» **PAGE**
__________

The way you take this test is, it's very
simple, it takes a few minutes. You just
click the left or right button, and in the
left button, when you're clicking the left
button, for example, you need to associate
white people terms with bad terms, and
then for the right button, you associate
black people terms with unpleasant, bad
terms. And there you do the opposite. You
associate bad with black, and white with
good. Then, they look at the latency, and
by the latency paradigm, they can see how
fast you associate certain concepts
together. Do you associate white people
with being good or bad. You can also take
this test online. It has been taken by
millions of people worldwide. And there's
also the German version. Towards the end
of my slides, I will show you my
German examples from German models.
Basically, what we did was, we took the
Implicit Association Test and adapted it
to machines. Since it's looking at things
- word associations between words
representing certain groups of people and
words representing certain stereotypes, we
can just apply this in the semantic models
by looking at cosine similarities, instead
of the latency paradigm in humans. We came
up with the Word Embedding Association
Test to calculate the implicit association
between categories and evaluative words.

__________

Data records:

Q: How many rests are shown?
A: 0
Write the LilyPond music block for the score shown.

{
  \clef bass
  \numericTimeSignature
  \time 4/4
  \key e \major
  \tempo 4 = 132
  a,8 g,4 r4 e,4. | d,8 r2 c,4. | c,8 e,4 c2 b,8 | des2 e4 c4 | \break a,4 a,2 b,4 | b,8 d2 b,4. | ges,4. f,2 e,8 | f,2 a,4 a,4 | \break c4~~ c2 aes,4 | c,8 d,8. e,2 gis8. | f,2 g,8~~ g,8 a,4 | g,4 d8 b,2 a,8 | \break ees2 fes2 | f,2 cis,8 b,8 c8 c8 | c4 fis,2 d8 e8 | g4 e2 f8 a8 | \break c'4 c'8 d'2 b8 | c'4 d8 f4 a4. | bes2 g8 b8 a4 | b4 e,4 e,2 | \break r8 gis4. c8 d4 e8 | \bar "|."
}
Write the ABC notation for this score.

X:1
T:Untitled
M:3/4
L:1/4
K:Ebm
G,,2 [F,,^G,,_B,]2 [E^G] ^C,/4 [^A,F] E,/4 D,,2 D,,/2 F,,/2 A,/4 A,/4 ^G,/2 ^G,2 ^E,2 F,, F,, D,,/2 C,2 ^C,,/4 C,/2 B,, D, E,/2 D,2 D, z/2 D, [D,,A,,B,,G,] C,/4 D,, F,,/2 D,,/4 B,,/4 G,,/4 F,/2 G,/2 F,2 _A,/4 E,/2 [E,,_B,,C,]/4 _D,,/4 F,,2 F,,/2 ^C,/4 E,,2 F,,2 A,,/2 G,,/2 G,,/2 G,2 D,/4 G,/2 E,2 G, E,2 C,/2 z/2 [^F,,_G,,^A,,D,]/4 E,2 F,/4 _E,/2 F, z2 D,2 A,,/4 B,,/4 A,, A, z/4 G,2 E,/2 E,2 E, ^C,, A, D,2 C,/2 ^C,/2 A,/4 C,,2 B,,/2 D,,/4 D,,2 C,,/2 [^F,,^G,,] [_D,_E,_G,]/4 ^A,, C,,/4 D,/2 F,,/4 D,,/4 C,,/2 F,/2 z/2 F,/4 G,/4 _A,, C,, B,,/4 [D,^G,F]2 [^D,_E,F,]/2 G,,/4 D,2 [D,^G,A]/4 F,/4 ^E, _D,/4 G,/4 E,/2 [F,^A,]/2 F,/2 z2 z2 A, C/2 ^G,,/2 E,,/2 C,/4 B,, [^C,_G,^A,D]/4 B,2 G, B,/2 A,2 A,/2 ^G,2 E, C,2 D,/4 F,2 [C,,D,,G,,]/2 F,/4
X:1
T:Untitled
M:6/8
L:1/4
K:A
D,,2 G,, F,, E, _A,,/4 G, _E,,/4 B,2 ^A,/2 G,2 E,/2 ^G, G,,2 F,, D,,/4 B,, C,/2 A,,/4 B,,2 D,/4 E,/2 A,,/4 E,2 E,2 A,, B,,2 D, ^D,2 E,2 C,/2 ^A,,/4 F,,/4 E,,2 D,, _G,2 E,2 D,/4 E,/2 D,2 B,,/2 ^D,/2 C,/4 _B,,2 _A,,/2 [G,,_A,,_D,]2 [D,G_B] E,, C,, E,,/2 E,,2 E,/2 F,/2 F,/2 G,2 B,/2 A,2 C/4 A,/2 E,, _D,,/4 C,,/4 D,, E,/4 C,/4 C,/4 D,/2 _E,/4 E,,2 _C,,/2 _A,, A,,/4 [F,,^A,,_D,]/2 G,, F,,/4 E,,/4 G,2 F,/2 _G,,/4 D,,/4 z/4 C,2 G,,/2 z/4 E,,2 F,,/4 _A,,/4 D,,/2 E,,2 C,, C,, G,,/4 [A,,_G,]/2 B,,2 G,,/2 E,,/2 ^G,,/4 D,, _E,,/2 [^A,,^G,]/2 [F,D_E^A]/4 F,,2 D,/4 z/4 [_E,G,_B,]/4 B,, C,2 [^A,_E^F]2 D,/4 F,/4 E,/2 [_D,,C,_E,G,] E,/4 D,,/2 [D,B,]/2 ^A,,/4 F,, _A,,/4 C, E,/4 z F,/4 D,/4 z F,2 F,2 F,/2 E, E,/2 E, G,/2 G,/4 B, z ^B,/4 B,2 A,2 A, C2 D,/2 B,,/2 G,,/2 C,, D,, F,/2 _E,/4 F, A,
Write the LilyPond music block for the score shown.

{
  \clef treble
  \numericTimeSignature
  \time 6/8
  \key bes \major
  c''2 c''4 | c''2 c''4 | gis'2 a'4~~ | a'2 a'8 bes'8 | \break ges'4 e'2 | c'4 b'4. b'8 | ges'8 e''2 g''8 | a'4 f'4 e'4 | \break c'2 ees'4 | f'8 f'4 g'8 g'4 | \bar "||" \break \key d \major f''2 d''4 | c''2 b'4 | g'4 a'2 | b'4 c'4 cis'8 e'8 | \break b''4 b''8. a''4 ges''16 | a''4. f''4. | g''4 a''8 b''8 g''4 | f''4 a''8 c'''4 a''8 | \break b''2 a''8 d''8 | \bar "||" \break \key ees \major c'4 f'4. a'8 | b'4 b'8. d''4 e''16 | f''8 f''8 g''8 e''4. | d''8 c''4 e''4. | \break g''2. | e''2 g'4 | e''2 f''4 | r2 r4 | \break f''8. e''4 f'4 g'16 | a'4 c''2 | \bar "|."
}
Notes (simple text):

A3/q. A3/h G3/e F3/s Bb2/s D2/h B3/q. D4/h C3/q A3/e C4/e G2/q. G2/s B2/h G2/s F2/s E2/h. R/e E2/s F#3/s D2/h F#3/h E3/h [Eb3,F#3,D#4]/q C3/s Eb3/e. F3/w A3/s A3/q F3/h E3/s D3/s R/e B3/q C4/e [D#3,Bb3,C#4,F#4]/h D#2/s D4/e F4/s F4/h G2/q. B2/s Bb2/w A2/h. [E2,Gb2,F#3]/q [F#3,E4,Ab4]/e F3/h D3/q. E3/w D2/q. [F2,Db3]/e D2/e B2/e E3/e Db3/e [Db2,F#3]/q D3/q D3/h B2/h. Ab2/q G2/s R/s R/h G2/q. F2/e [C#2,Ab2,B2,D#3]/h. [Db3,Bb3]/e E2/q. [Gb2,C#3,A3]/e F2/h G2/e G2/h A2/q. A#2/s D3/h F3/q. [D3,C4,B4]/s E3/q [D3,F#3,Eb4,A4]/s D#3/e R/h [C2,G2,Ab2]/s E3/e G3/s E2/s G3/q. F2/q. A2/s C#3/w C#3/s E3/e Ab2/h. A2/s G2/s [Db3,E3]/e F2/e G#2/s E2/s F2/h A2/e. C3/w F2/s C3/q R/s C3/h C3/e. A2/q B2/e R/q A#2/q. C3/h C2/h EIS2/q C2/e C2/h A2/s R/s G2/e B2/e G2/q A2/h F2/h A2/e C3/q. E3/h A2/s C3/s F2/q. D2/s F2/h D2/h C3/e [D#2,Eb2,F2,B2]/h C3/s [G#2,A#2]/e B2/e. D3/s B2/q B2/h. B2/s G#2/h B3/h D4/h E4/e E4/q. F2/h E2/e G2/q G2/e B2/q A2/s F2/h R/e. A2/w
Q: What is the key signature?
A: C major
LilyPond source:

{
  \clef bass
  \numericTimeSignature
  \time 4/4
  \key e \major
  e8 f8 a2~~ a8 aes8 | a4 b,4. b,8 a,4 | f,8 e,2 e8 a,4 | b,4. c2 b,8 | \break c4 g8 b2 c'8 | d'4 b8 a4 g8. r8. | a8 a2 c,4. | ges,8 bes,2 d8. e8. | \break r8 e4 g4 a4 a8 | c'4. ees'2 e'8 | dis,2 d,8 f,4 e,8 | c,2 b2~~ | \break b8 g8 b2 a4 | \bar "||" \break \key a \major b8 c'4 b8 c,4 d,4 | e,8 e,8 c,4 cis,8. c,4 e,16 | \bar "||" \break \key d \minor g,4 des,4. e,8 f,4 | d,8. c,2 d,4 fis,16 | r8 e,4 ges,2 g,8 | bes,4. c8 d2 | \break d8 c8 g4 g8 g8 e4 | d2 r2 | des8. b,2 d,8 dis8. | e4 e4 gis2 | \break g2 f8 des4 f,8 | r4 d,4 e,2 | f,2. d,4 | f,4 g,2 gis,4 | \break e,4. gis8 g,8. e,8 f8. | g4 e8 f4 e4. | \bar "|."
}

__________

» **INSTRUCTIONS**
• 1. Repeat the association-test passage word for word from "Basically, what we" up to and including "and evaluative words.".
• 2. Put this sentence from the association-test passage into Spanish: "We came up with the Word Embedding Association Test to calculate the implicit association between categories and evaluative words."

» **TASK-BY-TASK SOLUTIONS**
• 1.
Basically, what we did was, we took the
Implicit Association Test and adapted it
to machines. Since it's looking at things
- word associations between words
representing certain groups of people and
words representing certain stereotypes, we
can just apply this in the semantic models
by looking at cosine similarities, instead
of the latency paradigm in humans. We came
up with the Word Embedding Association
Test to calculate the implicit association
between categories and evaluative words.

• 2. Ideamos el Word Embedding Association Test para calcular la asociación implícita entre categorías y palabras evaluativas.